* **SOURCE DOCUMENT**
>>>>>

Saturday 1 May 2021

Obituary: The Wolf with the Red Roses



That's Meatloaf. He had the stage presence, the voice, the phrasing, the deep down, dark, dangerous sexuality. 
This is Jim Steinman - he's the wolf in the intro to Hot Summer Night in the clip above.
 

Jim Steinman, genius and songwriter. Born: 1 November 1947 on Long Island, New York State. Died: 19 April 2021 in Connecticut, aged 73.
 He died of kidney failure, leaving behind a unique musical legacy, which, as he said, was heightened, oversized, gigantic, thrilling and just a little bit silly.
 Here's an anecdote for you. 
A long, long time ago, mr ishmael and I were beginning our 35-year love story. We were driving north to a holiday cottage in the Lake District for a long and, hopefully, dirty weekend - it's very muddy up by the Lakes. I was sulking. This was because mr ishmael didn't approve of holidays. What? Live in someone else's house? Just when I've got ours comfortable? And pay for it? When we're already paying the mortgage on our house? All my books are here. My guitars. My piano. My music. My Amstrad. My kitchen. My chef's knives. What is there in the Lake District that we haven't got better here? Walks? What's the point of that? We've got two very rather nice cars, we don't need to walk about, wasting our time when I could be writing. And so mr ishmael made us late setting off. He did this a lot. Then blamed me for stressing (calm down. The ferry will wait. No, it won't. Well, sometimes it did. Then all the rest of the passengers gave us the evil eye as we slunk into the passenger lounge.)

<<<<<

* **DATASET ENTRIES**
>>>>>

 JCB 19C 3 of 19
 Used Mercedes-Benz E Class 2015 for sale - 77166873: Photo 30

<<<<<
>>>>>

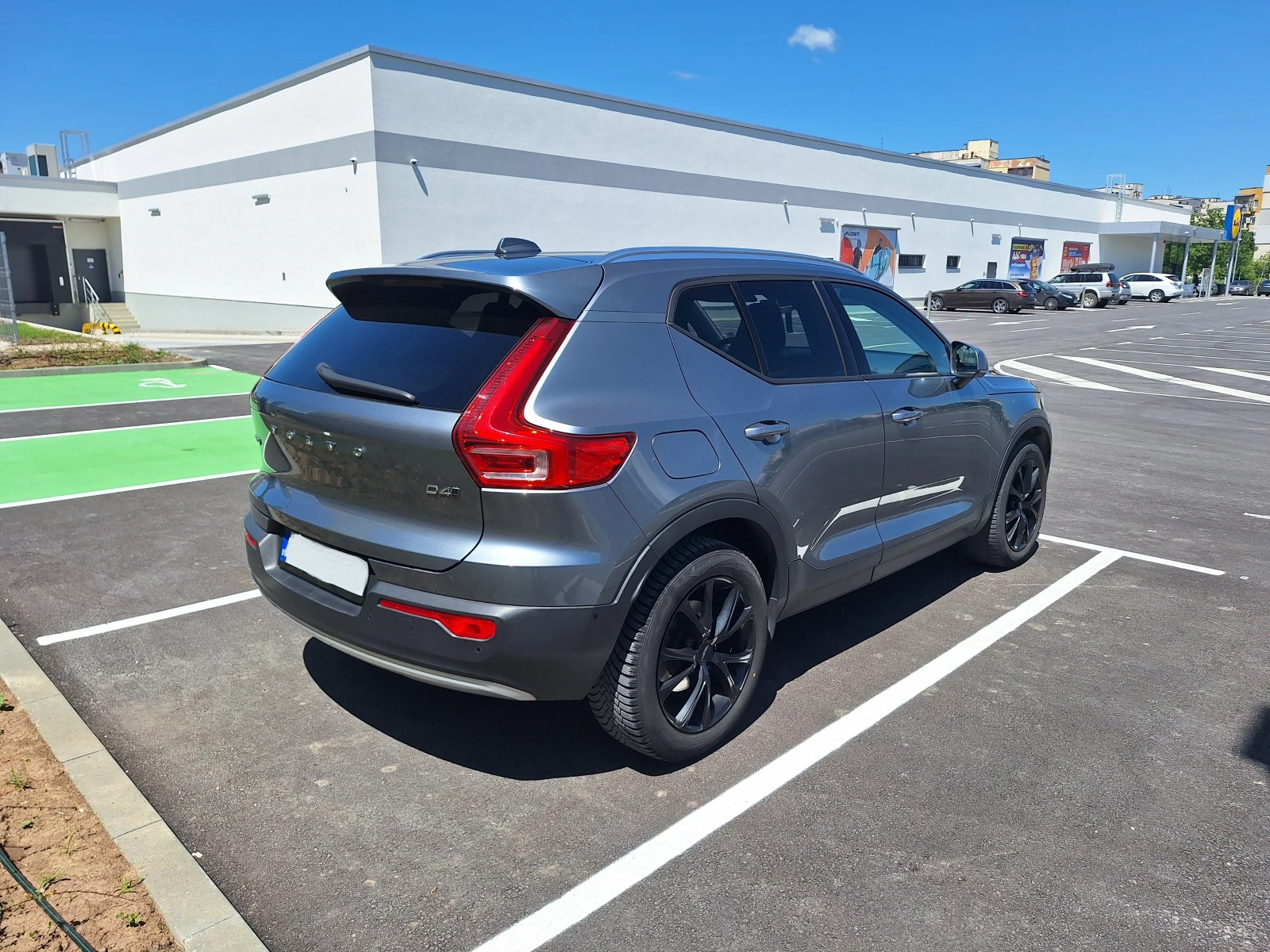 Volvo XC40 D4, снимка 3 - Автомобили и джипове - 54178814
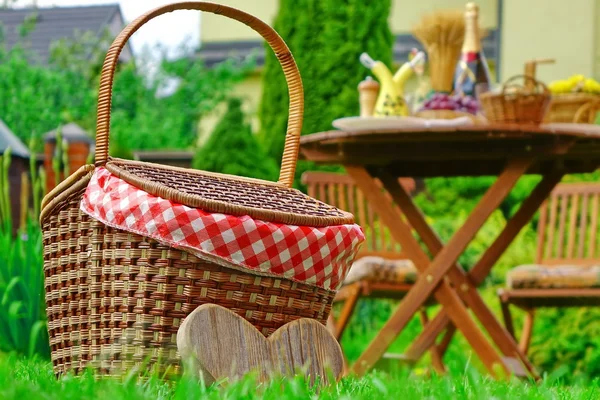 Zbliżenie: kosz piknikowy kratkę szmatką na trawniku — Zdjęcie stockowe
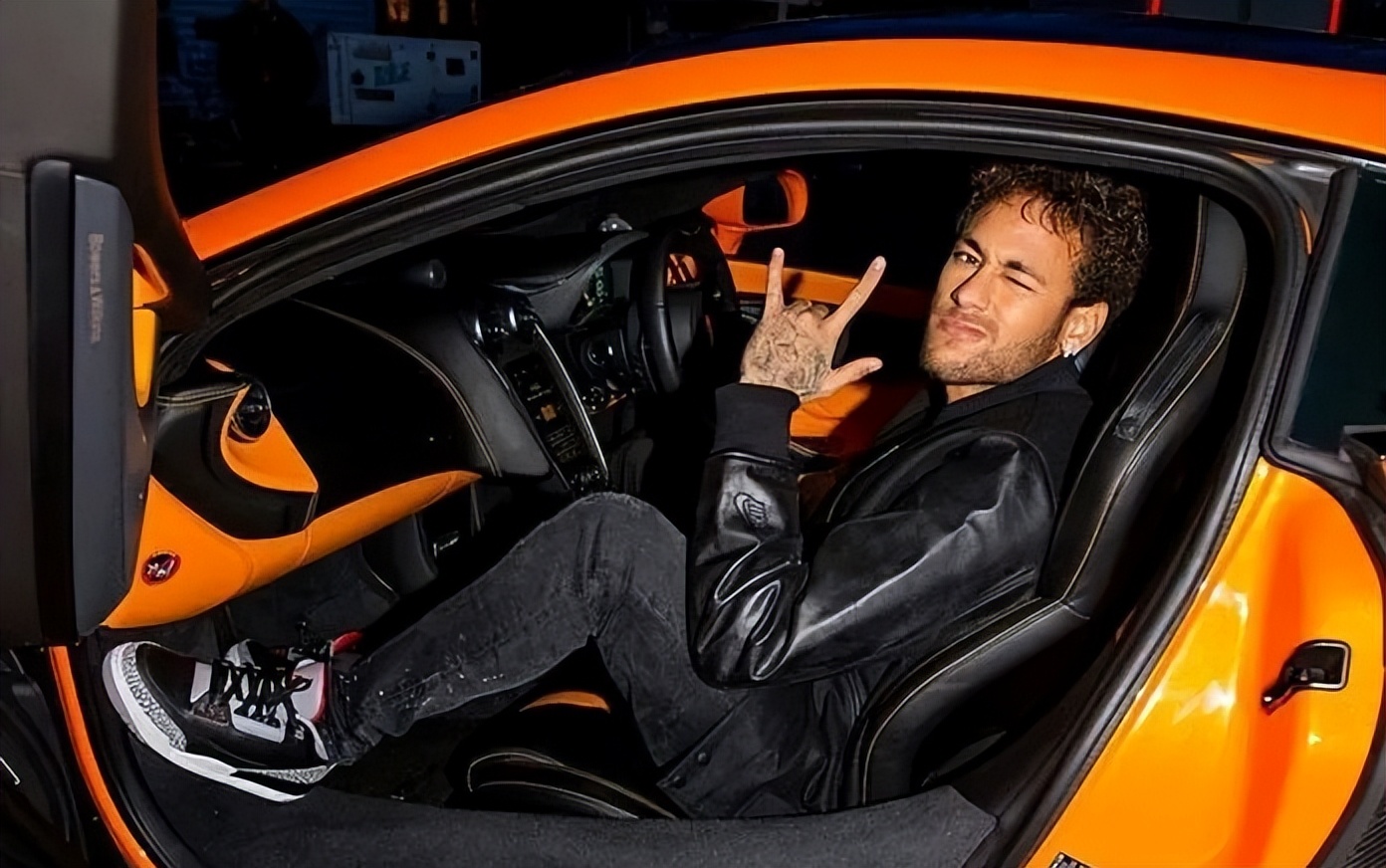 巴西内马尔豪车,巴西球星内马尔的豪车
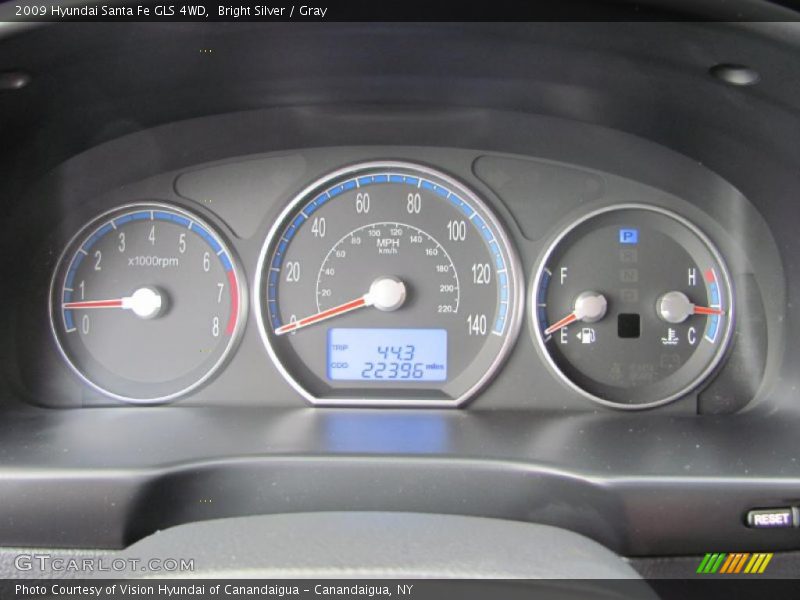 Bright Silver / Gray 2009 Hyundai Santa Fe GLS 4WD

<<<<<

* **INSTRUCTIONS**
1. From the Jim Steinman obituary, give again the passage starting with "Obituary: The Wolf" and going on through "the clip above.".
2. According to the Jim Steinman obituary, where was Steinman born?
3. Continue the Jim Steinman obituary from the point where it stops.

* **ANSWERS FOR THIS EXERCISE**
1.
Obituary: The Wolf with the Red Roses



That's Meatloaf. He had the stage presence, the voice, the phrasing, the deep down, dark, dangerous sexuality. 
This is Jim Steinman - he's the wolf in the intro to Hot Summer Night in the clip above.

2. On Long Island, New York State.

3.
No ferries, however,  were involved on this occasion, just the Great North Road, beloved of John Buchan, transformed by some evil daemon into a motorway. So we started our drive north very late in the day. I radiated stress, because I feared we would be beaten away from the door of the holiday let. No mobile phones back then. The John Buchan stories having failed to coax me from my sulk in the swiftly- gathering night, mr ishmael indicated to leave the motorway and head up the side road to the Services. What are you doing? We need to make time.
I'm sorting everything out. calm down.
 
 And he did. 
 
Straight into the phone box, told a pack of lies which involved vehicular catastrophe, fortunately not fatal, all alright now, but we'll be a bit late, sorry. It worked, of course. The door would be left open for us.
I went for a pee, and mr ishmael dived into the Motorway Services shop to browse the music tapes. That would take another half hour - that and the purchase of tobacco and essential driving chocolate to stave off the munchies, so I flounced off, still sulking, to sit in the car. 
He pranced out, brandishing this tape. You'll like this, he said.

And I did. 
 
I'd been too busy, what with study, motherhood, and work, to keep up. Kind of frozen at Bob Dylan and Ian Dury. Meatloaf had not registered, until that night, roaring up the black motorway, with Bat out of Hell at maximum volume. Bat Out of Hell was dark and sexy, a strange mix of the Gothic and the contemporary, cars and motorbikes mixed with bats and damnation. And wolves with red roses. It worked.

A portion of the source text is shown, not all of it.